Preventing heart disease is not always 100% possible because many types of heart disease are inherited, such as abnormal rhythms, structural heart deformities often present at birth, heart muscle disorders called cardiomyopathies, and high blood cholesterol levels which can lead to coronary artery disease and high blood pressure. Coronary artery disease happens when the arteries that support the heart get clogged. This can lead to a heart attack or heart failure. While you can’t control what you inherit, there are still changes you can make to reduce your risks and keep your heart healthy.
Tips for Preventing Heart Disease
1. Healthy Diet
Choosing whole natural foods is one of the easiest ways to follow a heart-healthy diet. This means avoiding processed or pre-packaged foods and instead loading up your plate with dark leafy greens, lean protein, and complex (high-fiber) carbohydrates. Also try to avoid salty foods and pass on adding extra salt as this helps to keep blood pressure levels lower.
2. Exercise & Daily Activity
Physical activity can help you maintain a healthy weight, which helps lower your blood pressure and cholesterol. It is recommended that adults aim for 150 minutes of moderate-intensity exercise, like brisk walking or bicycling, each week.

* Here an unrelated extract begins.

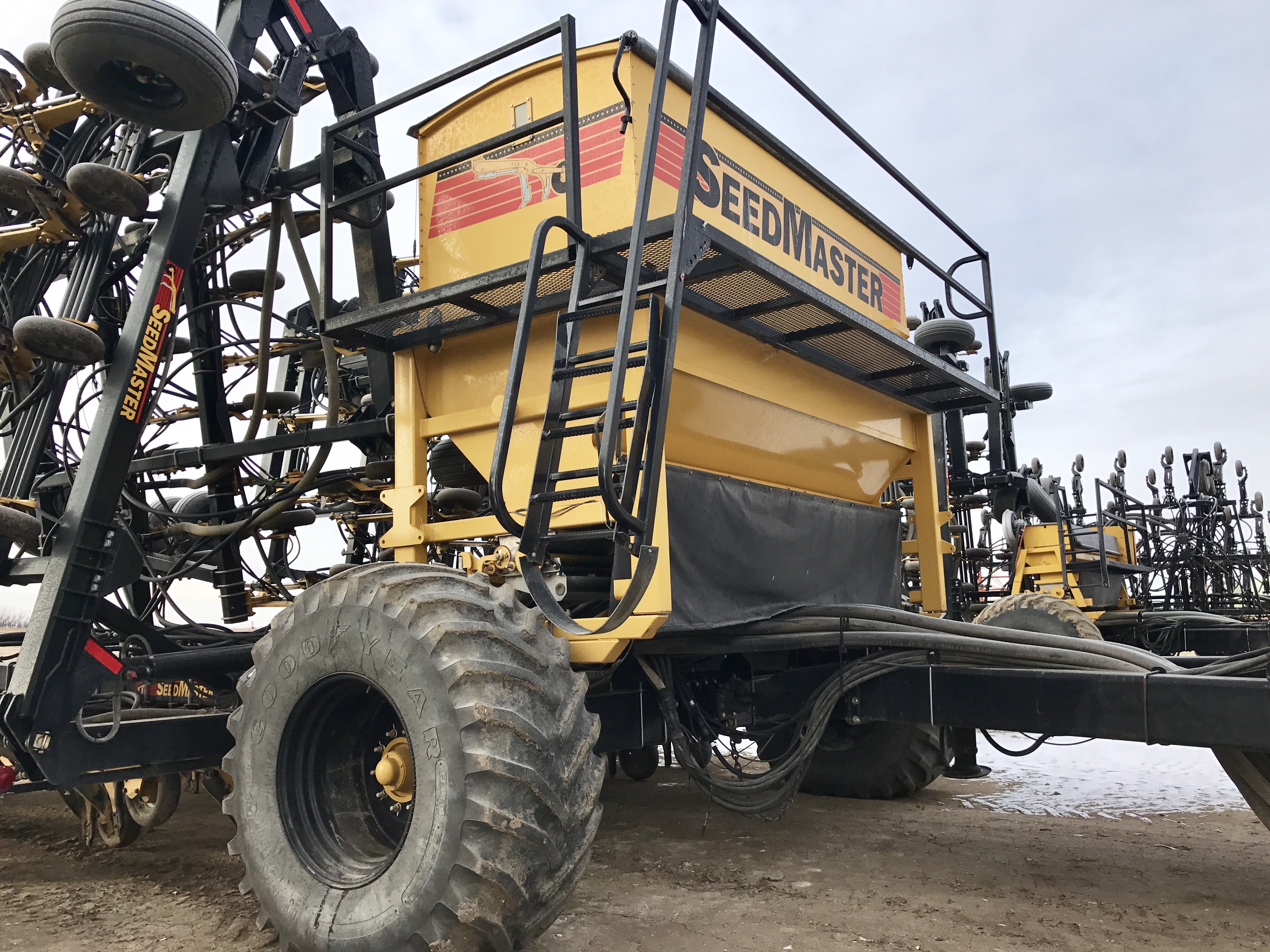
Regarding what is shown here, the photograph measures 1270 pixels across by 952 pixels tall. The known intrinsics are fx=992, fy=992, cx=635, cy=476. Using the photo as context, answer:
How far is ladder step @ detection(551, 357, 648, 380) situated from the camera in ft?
10.8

Children and adolescents should get at least 1 hour of physical activity every day.
3. Maintain a Healthy Weight
Carrying excess weight can put increased stress on our hearts and lead to health problems such as high blood pressure and elevated cholesterol.

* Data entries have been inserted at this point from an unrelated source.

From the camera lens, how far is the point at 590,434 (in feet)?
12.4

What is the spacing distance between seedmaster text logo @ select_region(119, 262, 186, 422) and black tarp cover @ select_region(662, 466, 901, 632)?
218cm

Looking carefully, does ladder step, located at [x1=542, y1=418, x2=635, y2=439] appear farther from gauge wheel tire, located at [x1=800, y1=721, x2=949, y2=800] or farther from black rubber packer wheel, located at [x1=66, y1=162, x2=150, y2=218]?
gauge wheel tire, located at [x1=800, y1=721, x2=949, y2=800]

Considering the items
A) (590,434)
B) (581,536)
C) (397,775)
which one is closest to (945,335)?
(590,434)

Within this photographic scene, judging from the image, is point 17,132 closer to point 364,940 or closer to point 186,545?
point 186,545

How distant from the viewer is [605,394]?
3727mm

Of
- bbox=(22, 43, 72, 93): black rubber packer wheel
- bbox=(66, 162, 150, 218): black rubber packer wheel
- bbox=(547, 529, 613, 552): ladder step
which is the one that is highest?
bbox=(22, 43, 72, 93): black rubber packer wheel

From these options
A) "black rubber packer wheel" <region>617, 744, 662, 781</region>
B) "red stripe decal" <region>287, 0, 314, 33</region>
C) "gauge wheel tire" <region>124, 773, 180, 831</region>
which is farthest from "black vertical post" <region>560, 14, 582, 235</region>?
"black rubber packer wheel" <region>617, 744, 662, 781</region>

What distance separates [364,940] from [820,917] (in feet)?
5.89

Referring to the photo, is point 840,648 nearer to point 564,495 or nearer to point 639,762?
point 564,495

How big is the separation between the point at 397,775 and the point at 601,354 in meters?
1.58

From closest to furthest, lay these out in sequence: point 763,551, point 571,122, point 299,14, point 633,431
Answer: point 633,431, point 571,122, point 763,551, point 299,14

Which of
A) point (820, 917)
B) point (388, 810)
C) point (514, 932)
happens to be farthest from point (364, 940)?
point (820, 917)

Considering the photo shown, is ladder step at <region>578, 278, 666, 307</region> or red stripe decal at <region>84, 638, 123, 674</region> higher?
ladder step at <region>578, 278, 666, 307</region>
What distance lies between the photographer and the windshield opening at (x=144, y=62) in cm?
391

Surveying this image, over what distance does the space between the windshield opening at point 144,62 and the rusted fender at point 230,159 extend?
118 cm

4. Avoid Smoking & Limit Alcohol Intake
Smoking increases your risk of heart disease and is simply not worth the risk. Alcohol has also been shown to play a role in raising blood pressure so it is recommended to consume no more than 1-2 drinks per day.
5. Get Your Cholesterol (Lipid Profile) Checked
Your cholesterol (or lipid profile) should be regularly checked by your healthcare provider, depending on your age. If you have high cholesterol, your doctor may recommend medications and lifestyle changes to help reduce your risk of developing heart disease.
6. Monitor and Control Blood Pressure
It is recommended to get your blood pressure checked every 1-2 years because most individuals with high blood pressure have no symptoms. Exercise, a healthy diet, and medications can help control and lower blood pressure if it is too high.
7. Manage Stress
Stress can cause elevated blood pressure and in some cases can even trigger a heart attack. Practice de-stressing with meditating, breathing exercises, and doing fun, enjoyable activities.
Am I at Risk for Heart Disease?
If you think you may be at an increased risk of heart disease, set up an appointment with your primary physician for a full examination.